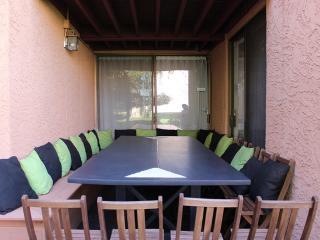 3 Rm Golf & Lakeview Resort Villa (Phil Mickelson), Arizona City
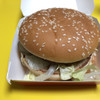 マクドナルド - 料理写真:ビッグマック 390円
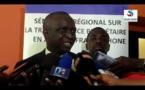 Transparence budgétaire : Beaucoup de pays de l'Afrique francophone viennent s'inspirer du modèle sénégalais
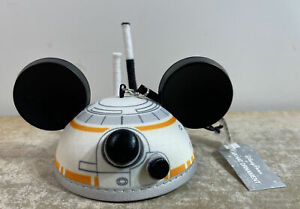 Disney Parks Star Wars BB8 Mickey Mouse Ears Hat Ornament NEW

### Description of the task
The answer must consist solely of the lines from the one with "Transparence budgétaire : Beaucoup" through the final line of the data, each reproduced exactly and with pictures omitted.

### Written answer
 Transparence budgétaire : Beaucoup de pays de l'Afrique francophone viennent s'inspirer du modèle sénégalais
 Disney Parks Star Wars BB8 Mickey Mouse Ears Hat Ornament NEW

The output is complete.